Exercise goal:
Below are records to transcribe exactly, without their pictures.

□ □ □

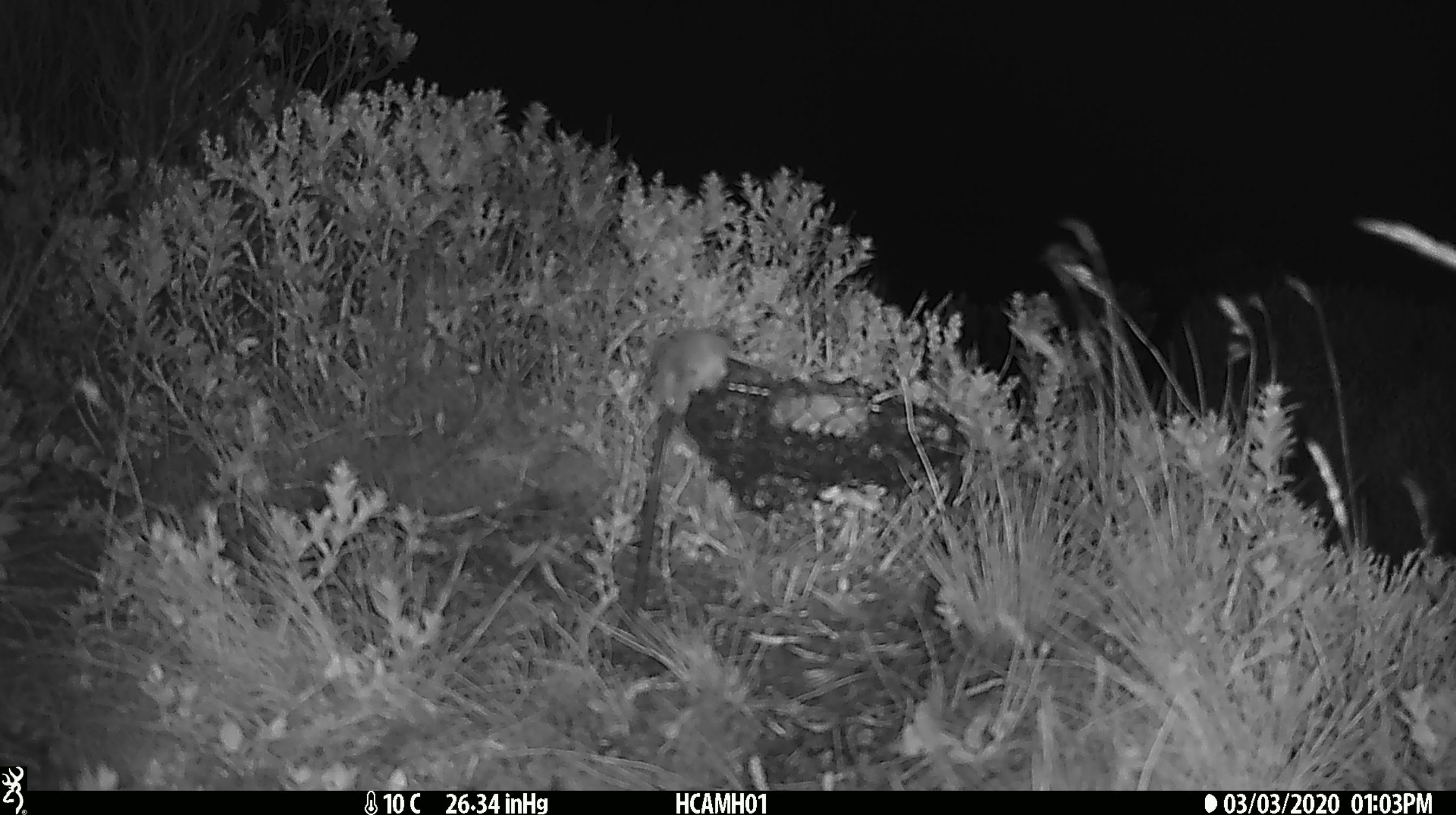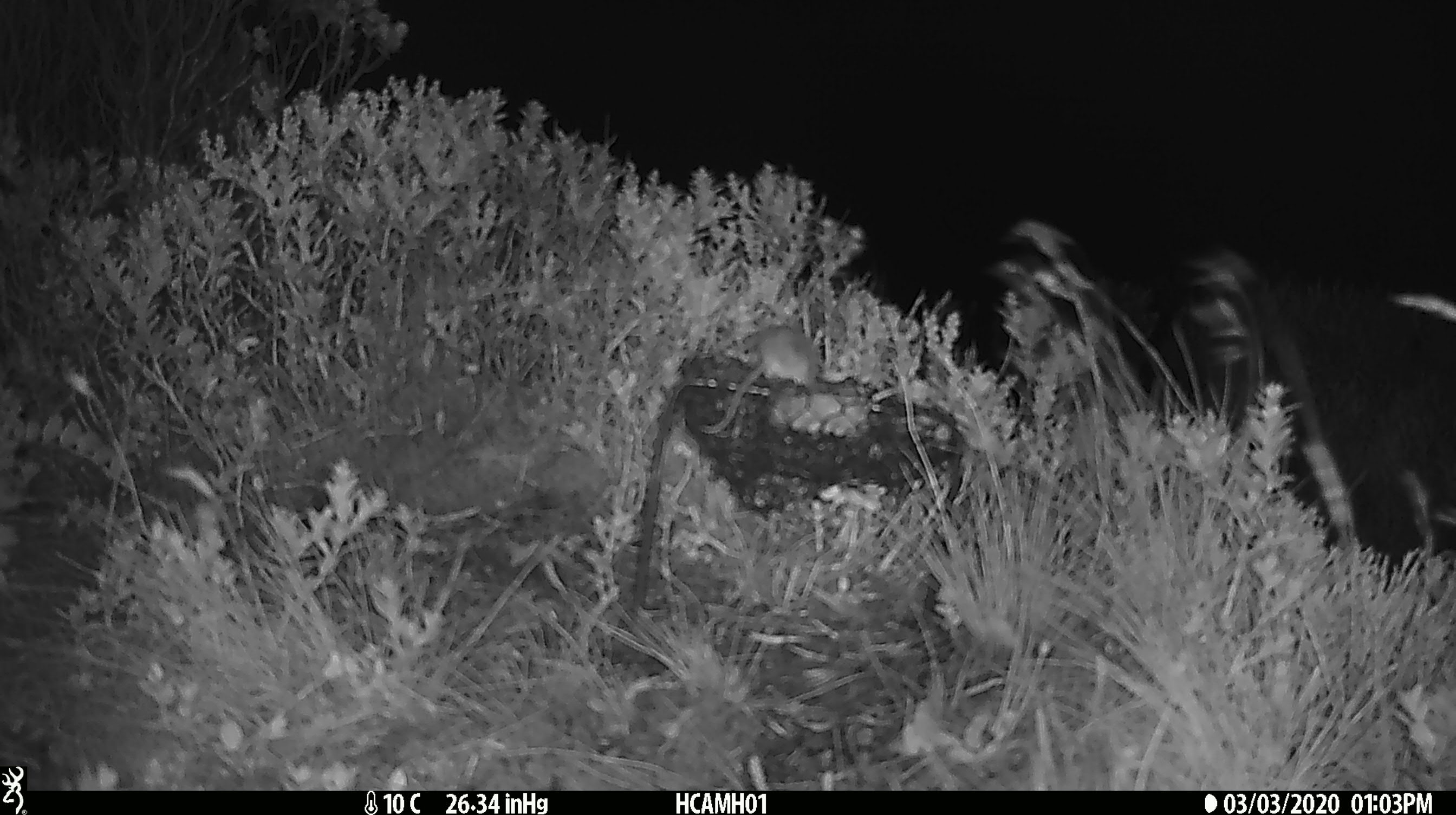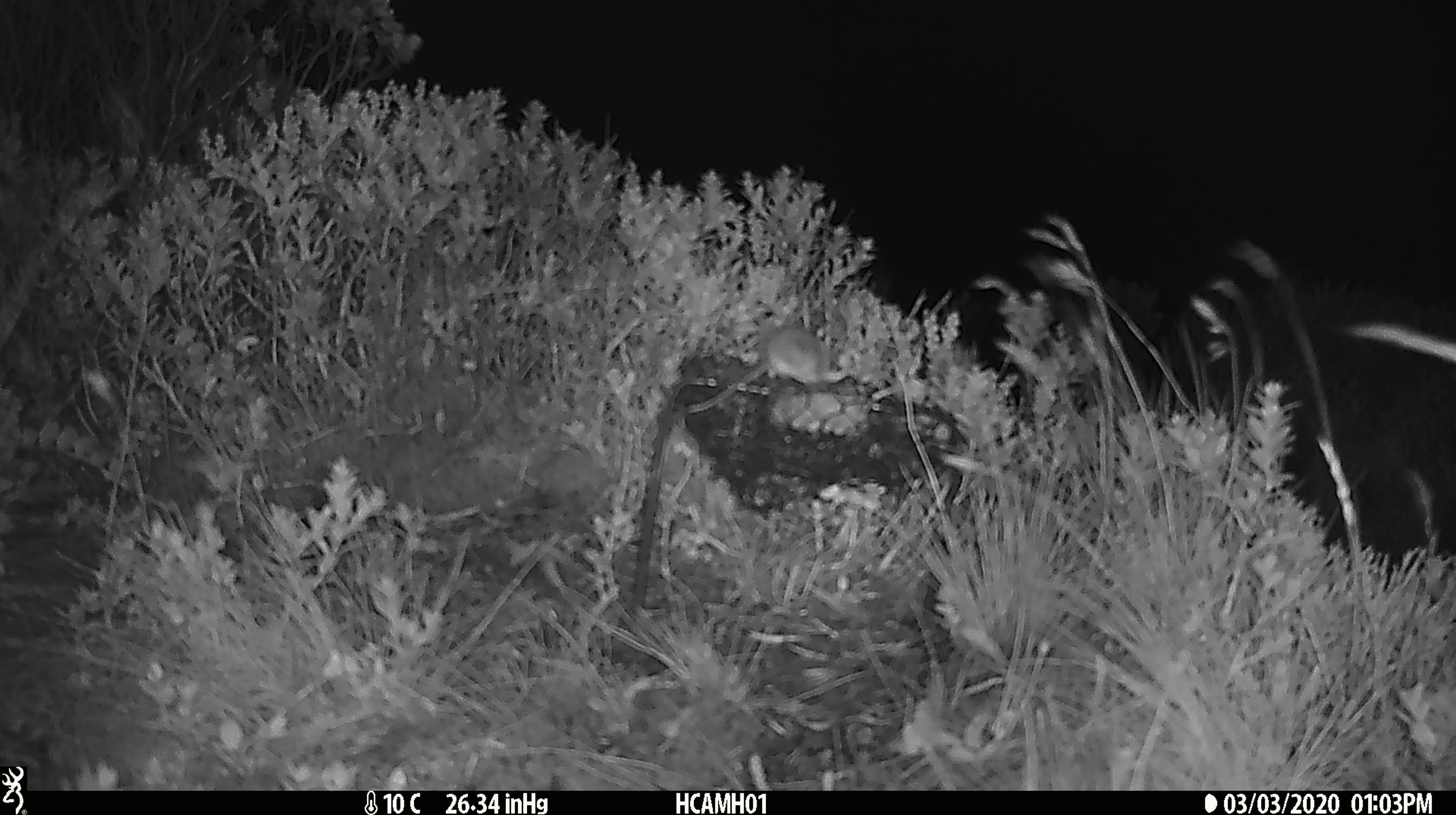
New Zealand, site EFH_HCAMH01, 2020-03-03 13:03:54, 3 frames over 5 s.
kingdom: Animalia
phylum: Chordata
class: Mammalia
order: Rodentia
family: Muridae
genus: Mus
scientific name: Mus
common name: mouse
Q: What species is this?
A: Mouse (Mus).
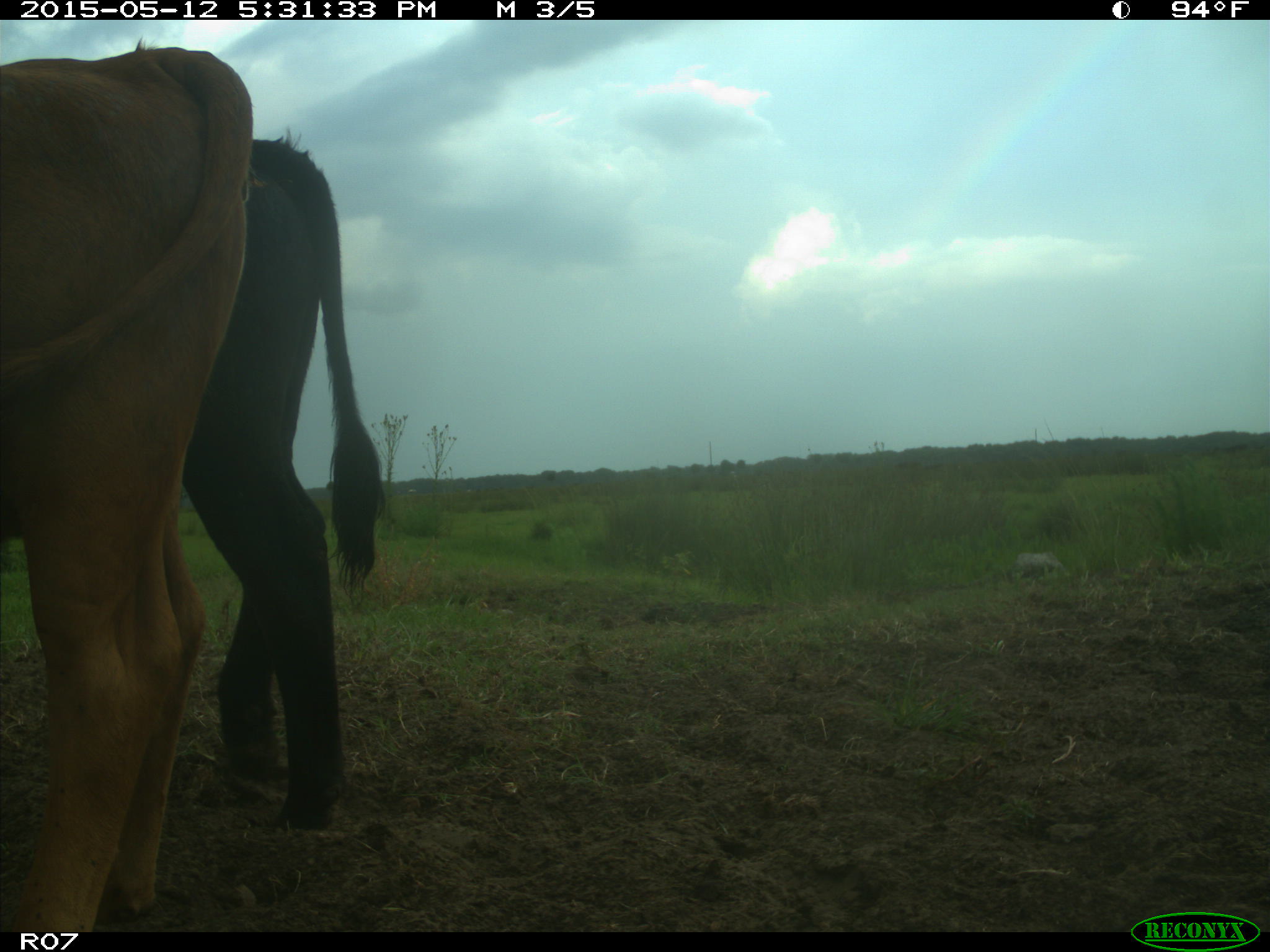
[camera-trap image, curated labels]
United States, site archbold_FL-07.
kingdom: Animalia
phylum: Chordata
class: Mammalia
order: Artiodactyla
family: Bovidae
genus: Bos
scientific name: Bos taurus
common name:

□ □ □

Task response:
New Zealand, site EFH_HCAMH01, 2020-03-03 13:03:54, 3 frames over 5 s.
kingdom: Animalia
phylum: Chordata
class: Mammalia
order: Rodentia
family: Muridae
genus: Mus
scientific name: Mus
common name: mouse
Q: What species is this?
A: Mouse (Mus).
[camera-trap image, curated labels]
United States, site archbold_FL-07.
kingdom: Animalia
phylum: Chordata
class: Mammalia
order: Artiodactyla
family: Bovidae
genus: Bos
scientific name: Bos taurus
common name:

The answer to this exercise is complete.